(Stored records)
********

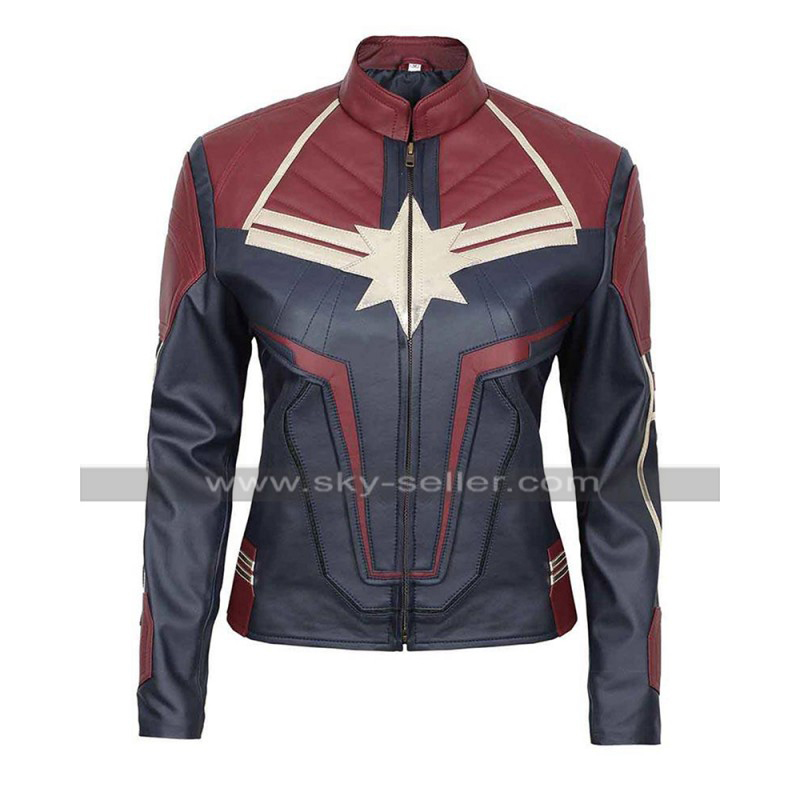 Brie_Larson_Captain_America_Blue_Leather_Jacket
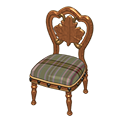 Givethanksdiningchair.png
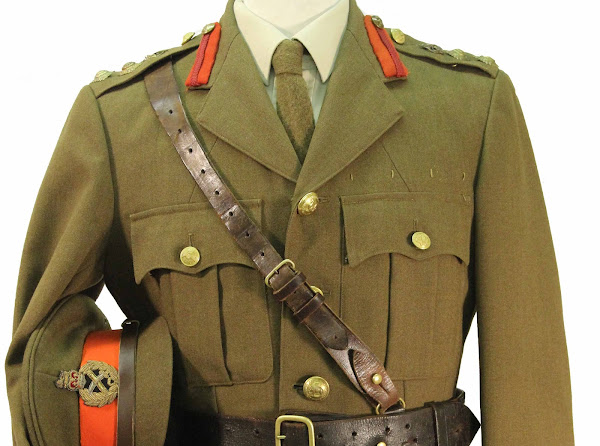 Replicaters - World War I & II Army Uniform Reproduction and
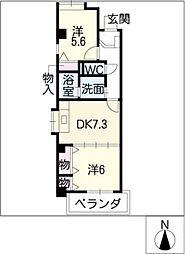 明治屋ビルディング[4階]の間取り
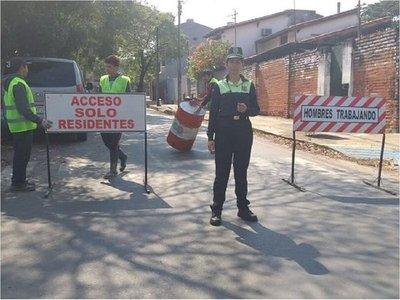 Comuna repara calles, pero anuncia que afectará al tráfico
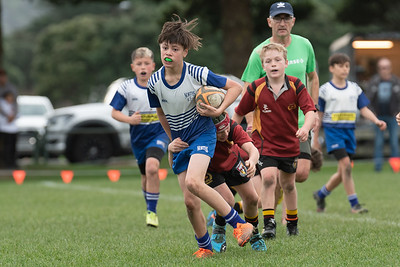 6 June 2021 Christian Cullen Sevens Tournament Paremata Plimmerton rugby club Ngati Toa Domain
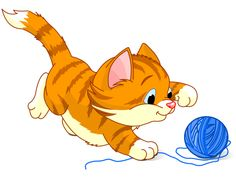 Playful Kitten and Yarn
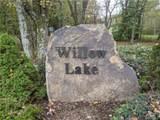 0 Willow Lake Drive - Photo 11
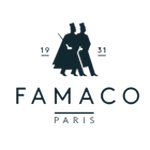 BESSEC LE HAVRE - FAMACO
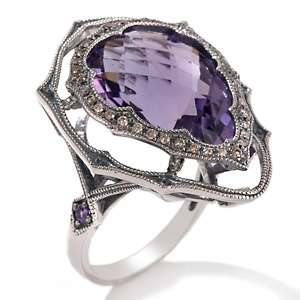 Brodie 10.14ct Amethyst and Brown Diamond Pear Shaped Ring
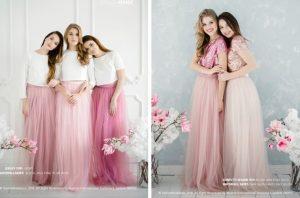 two-piece bridesmaid dress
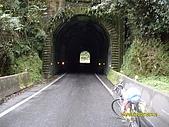 單車高山環島13天(980223-0307)--第十天:SDC11517.JPG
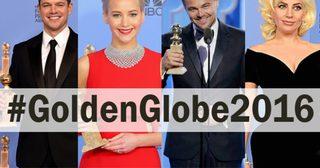 รายชื่อนักแสดง/ภาพยนตร์ที่ได้รางวัลลูกโลกทองคำปี 2016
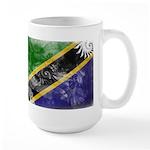 Tanzania Flag Large Mug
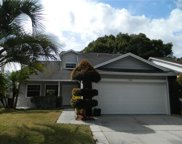 1564 Lawndale Circle, Winter Park image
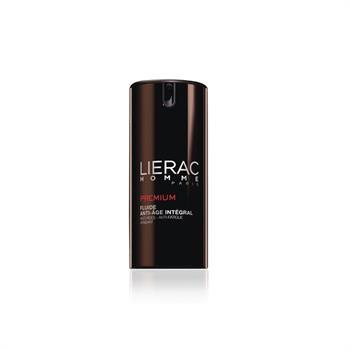 Lierac Homme Premium Fluide Anti-Age Integral Καταπραϋντική Λεπτόρρευστη Κρέμα Kατά των Ρυτίδων & της Κούρασης 40ml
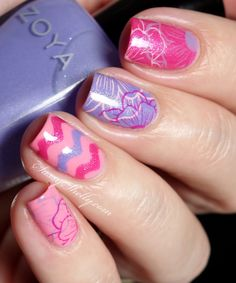 Spring Skittle Nails with the Zoya Petals collection - Winstonia Floral Stamping | Sassy Shelly #nails #nailart #floral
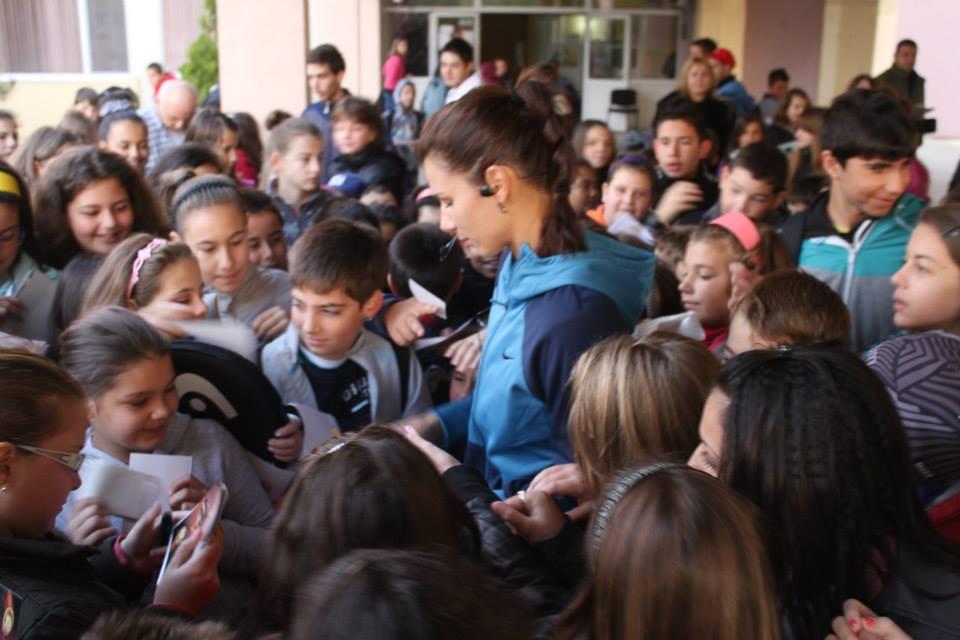Цвети Пиронкова потренира с ученици от Пловдив (снимки)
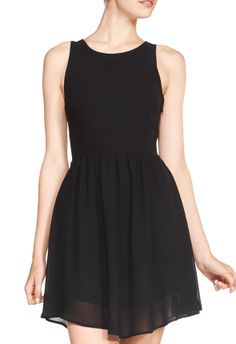 Fresh and flirty,  JF Alana Fit And Flare by JustFab is perfect for the girly girl in us all.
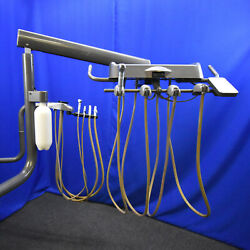 Forest Dental Delivery Unit And Assistant's Arm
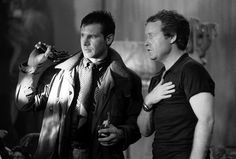 Blade Runner (1982). Ridley Scott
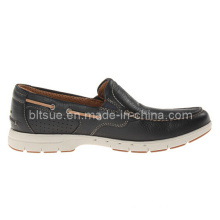 Factory Hot Selling Leather Boat Shoes for Men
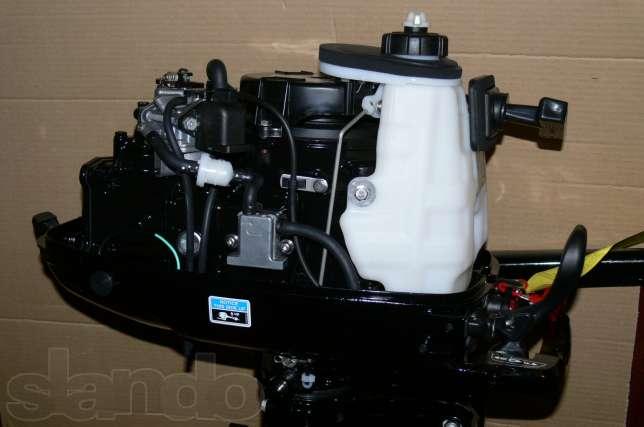права на лодочные моторы в екатеринбурге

********

**What needs to be done:**
Return the line containing "0 Willow Lake Drive - Photo 11" and every line after it through the end of the records above, exactly and nothing else, but not the pictures.

**Result of this task:**
 0 Willow Lake Drive - Photo 11
 BESSEC LE HAVRE - FAMACO
 Brodie 10.14ct Amethyst and Brown Diamond Pear Shaped Ring
 two-piece bridesmaid dress
 單車高山環島13天(980223-0307)--第十天:SDC11517.JPG
 รายชื่อนักแสดง/ภาพยนตร์ที่ได้รางวัลลูกโลกทองคำปี 2016
 Tanzania Flag Large Mug
 1564 Lawndale Circle, Winter Park image
 Lierac Homme Premium Fluide Anti-Age Integral Καταπραϋντική Λεπτόρρευστη Κρέμα Kατά των Ρυτίδων & της Κούρασης 40ml
 Spring Skittle Nails with the Zoya Petals collection - Winstonia Floral Stamping | Sassy Shelly #nails #nailart #floral
Цвети Пиронкова потренира с ученици от Пловдив (снимки)
 Fresh and flirty,  JF Alana Fit And Flare by JustFab is perfect for the girly girl in us all.
 Forest Dental Delivery Unit And Assistant's Arm
 Blade Runner (1982). Ridley Scott
 Factory Hot Selling Leather Boat Shoes for Men
права на лодочные моторы в екатеринбурге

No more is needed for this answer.